The sins of the gods

Face it, Democrats, where you are at the start of 2017 is not where you thought you would be.

Just eight years ago you were looking at several decades of liberal governance under your very own Franklin D. Roosevelt, with united control of the federal government. Now, as they say, you can drive to Utah from Florida without passing through one state that is not under unified GOP governance. Your political leadership is now geriatric, and your candidate cupboard is bare. And what set of miscreants brought this upon you? Look no further than your most recent two-term-winning presidents, so glib, so winning, and so very persuasive that they lured you out on a limb that they sawed off behind you, and left you to fend for yourselves.
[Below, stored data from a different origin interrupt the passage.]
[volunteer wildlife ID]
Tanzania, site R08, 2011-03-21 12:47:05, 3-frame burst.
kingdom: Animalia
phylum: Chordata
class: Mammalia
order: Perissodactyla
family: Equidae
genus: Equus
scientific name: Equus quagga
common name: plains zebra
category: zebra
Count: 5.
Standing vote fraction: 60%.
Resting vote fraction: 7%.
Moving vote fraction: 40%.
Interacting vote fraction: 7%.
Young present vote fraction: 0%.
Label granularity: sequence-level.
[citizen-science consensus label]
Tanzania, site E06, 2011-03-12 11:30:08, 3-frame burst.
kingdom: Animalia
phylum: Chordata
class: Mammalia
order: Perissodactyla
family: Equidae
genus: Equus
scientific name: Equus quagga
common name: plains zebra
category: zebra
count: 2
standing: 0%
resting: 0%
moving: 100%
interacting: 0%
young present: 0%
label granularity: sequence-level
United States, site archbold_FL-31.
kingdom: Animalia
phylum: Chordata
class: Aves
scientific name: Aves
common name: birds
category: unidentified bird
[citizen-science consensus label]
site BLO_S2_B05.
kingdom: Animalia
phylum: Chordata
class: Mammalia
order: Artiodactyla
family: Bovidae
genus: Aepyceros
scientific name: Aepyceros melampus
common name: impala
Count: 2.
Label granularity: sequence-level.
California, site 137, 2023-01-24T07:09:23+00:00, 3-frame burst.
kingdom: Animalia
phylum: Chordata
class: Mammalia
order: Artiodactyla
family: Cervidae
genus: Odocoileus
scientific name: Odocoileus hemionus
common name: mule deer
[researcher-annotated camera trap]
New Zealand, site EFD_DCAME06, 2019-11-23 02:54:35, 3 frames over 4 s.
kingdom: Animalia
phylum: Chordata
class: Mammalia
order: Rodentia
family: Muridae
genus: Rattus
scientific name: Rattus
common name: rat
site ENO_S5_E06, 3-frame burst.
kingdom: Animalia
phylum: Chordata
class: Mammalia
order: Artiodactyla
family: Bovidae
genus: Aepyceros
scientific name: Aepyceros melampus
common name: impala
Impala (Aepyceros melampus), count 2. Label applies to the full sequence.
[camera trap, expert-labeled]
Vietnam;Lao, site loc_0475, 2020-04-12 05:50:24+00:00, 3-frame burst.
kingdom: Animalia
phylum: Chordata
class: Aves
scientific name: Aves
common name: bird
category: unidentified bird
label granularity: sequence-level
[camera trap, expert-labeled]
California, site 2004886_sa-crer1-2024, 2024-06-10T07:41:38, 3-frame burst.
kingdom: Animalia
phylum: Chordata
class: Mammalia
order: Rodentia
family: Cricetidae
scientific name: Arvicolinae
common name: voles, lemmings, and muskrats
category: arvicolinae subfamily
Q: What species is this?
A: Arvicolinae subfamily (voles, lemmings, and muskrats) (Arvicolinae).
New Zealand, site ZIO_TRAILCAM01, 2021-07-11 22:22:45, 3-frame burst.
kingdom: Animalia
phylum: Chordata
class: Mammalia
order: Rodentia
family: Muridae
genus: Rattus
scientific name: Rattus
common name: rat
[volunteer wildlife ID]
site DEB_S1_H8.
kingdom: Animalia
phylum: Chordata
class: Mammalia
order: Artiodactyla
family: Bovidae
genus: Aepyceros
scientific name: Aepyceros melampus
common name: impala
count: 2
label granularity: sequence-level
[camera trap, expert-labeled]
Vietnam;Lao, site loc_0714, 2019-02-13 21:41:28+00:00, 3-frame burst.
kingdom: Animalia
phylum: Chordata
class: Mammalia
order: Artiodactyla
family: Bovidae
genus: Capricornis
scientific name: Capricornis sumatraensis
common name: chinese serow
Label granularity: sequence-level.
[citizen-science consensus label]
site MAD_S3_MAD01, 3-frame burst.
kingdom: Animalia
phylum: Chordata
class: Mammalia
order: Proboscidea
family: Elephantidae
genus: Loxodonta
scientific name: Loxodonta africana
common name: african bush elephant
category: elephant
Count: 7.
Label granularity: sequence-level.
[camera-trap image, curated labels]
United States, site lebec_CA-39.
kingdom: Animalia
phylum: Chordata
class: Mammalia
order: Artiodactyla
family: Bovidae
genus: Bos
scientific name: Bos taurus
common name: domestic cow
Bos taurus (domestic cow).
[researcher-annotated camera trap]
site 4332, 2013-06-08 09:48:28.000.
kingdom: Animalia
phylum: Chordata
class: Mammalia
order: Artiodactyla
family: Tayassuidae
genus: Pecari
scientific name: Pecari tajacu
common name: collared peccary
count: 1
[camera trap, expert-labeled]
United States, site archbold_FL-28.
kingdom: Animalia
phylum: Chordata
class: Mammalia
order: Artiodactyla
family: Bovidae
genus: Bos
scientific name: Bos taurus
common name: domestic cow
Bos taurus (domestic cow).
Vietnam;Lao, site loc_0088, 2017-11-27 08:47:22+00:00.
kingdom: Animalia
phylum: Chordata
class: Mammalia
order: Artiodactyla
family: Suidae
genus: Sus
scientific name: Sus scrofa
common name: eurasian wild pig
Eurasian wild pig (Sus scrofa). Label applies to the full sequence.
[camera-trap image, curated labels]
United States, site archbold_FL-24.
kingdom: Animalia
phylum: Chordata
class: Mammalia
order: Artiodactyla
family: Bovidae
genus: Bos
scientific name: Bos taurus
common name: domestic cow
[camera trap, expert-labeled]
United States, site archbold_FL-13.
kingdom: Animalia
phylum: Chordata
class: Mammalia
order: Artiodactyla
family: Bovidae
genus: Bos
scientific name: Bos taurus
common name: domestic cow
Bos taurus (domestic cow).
First is our man-of-the-world 44th president, whose superb education at all the best places failed to include fundamentals of power, such as that weakness abroad invites further predation, and that no domestic program can succeed and be stable unless it rests on a broad and bipartisan base.

In 2009, with healthcare stalled in Congress, and Scott Brown’s surprise win showing the range of disquiet, any president but President Obama would have pulled the bill back, called in both parties, and come up with something more modest that could have been passed.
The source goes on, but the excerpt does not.